那一瞬间,他不再是尽起千万阴神的盖世鬼王。
倒像是个寻常凡人。
站在神像前讲述。
似乎渴望神像背后的神明给他一次重来的机会。
“仅此而已。”
“天君莫要试探了。”
涂山君笑了一声,淡淡地说道:“再有一年半载自有分晓。”
注视这涂山君离开大殿,轻佻的天君神情前所未有严肃。
他必须要试探,也必须要问这些问题。
现在他不问,来日自然有老天亲自去问,一旦把尊魂幡问倒,还如何重铸神道,更何谈远古神庭的辉煌!
“如此甚好。”
阎天君向着庙观内的神像行礼。
神拜神像。
似乎在祈求自己保佑自己。
……
清晨。
寿成早早赶到县衙,静坐等待。
在看到寿何的身影后赶忙迎上来,说道:“前几日兄长提过要看看两家的孩子,我筹备了两日,今日就能见到。”
同时他关切道:“不知道庙观的那位,到底是个什么意思,还请兄长透露一二。”
“入庙观倒也不是不行。”
“真的?!”寿成大喜过望。
“但是……
“老神仙早就不收徒弟。二人只能做个童子,能学多少本事就是多少。

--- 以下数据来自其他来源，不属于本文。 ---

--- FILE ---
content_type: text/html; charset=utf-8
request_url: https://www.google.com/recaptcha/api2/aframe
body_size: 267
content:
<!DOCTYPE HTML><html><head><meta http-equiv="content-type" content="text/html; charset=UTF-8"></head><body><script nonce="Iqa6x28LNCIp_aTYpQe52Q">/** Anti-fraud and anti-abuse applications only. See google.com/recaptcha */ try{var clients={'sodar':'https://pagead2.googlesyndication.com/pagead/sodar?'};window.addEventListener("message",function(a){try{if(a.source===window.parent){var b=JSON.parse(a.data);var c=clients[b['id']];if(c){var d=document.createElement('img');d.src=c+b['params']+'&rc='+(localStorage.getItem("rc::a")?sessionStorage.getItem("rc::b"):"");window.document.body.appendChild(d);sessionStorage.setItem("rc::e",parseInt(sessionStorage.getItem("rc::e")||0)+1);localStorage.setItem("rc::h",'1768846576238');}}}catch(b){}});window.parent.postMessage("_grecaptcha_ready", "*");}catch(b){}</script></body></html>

”
寿何倒也没有瞒着这位同父异母的兄弟。
他已经调查过。
估计那孩子就是当今陛下安排的。
不过不管是谁安排,在阎君庙观都得一视同仁。
“这……”
寿成心中打鼓。
费这么大劲才做个童子,没本事可以学,他到时候如何给陛下交差。
他的目光又落在这位同父异母的兄长身上。
一看之下,寿成的面色有些古怪。
这位兄长往日看起来硬朗壮实。
此番再看,怎么慵懒松弛的很。
就好像整个人瘫软下去。
平日里龙行虎步,此刻却像是一条大蟒在学人走路。
“兄长可是练功出了岔子?”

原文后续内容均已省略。